LISTA DE TAREFAS:
(1) No texto sobre a terceirização dos Prontos-Atendimentos de Vitória, passe para o inglês a frase "O contrato terá vigência de 12 meses."
(2) Prolongue o texto sobre a terceirização dos Prontos-Atendimentos de Vitória, escrevendo a partir da última frase.

TEXTO PARA ANÁLISE:
★ ★ ★

A diretora clínica já havia denunciado anteriormente que funcionários contratados pela empresa terceirizada Saile nas duas unidades de Pronto Atendimento de Vitória, de São Pedro (PASP) e Praia do Suá (PAPS), deixaram de receber salários nos últimos meses, obrigando servidores efetivos a assumirem as funções. A situação se repete em metade dos plantões desde o início agosto.
Ação judicial
A diretora clínica é autora de uma ação popular com pedido de tutela de urgência para suspender os editais que privatizam a gestão dos serviços de atendimento “porta aberta”, de urgência e emergência, da Capital. Em 7 de março, a prefeitura publicou os editais nº 001/2025 e 002/2025, que autorizam a transferência da gestão dos dois únicos Prontos-Atendimentos (PAs) de urgência e emergência da capital para Organizações Sociais de Saúde (OSS). A decisão sobre a terceirização das unidades veio a público a partir de uma publicação no Diário Oficial e foi criticada por servidores, conselheiros e representantes de movimentos sociais, principalmente pela ausência de diálogo prévio com os profissionais, o Conselho Municipal de Saúde e a população.
Os documentos preveem um repasse de quase R$ 65 milhões anuais às OS selecionadas: R$ 29,7 milhões para a unidade de Praia do Suá (PAPS) e R$ 35,2 milhões para São Pedro (PASP). O contrato terá vigência de 12 meses.

★ ★ ★

DADOS FORNECIDOS:
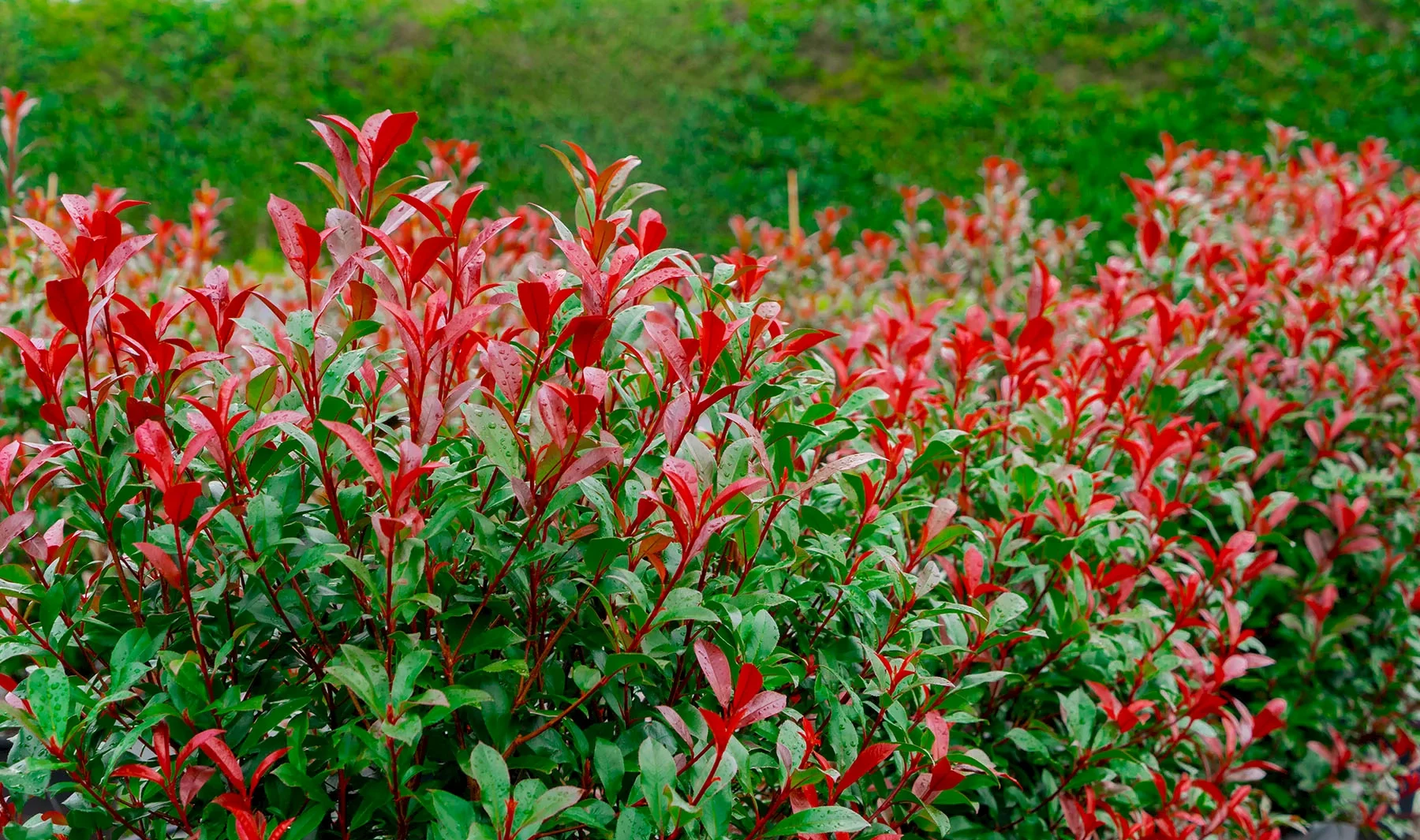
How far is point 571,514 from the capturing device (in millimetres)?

★ ★ ★

RESPOSTAS DOS EXERCÍCIOS:
(1) The contract will be in effect for 12 months.

(2)
Ação popular proposta por Rovena contra Pazolini, a secretária municipal de Saúde, Magda Cristina Lamborghini, e o Conselho Municipal de Saúde, apresenta dados comparativos que evidenciam os efeitos nocivos da terceirização. Ela destaca que a mortalidade hospitalar nos PAs de Vitória é de apenas 0,044%, muito abaixo da média nacional do SUS (que chega a 15,7% em casos de clínica médica) e bem inferior à taxa registrada em Cariacica, município vizinho onde a terceirização do PA do Trevo de Alto Lage trouxe aumento de óbitos e piora no atendimento.
Também argumenta que os excelentes resultados dos PAs públicos de Vitória – que garantiram ao município prêmios nacionais de excelência em saúde pública em 2023 e 2024 pelo ranking Connected Smart Cities – demonstram que a gestão direta, com servidores efetivos, é altamente eficiente. “A excelência dos serviços prestados está diretamente ligada à estabilidade das equipes, protocolos bem estabelecidos, triagem eficiente e agilidade no atendimento”, sustenta a ação.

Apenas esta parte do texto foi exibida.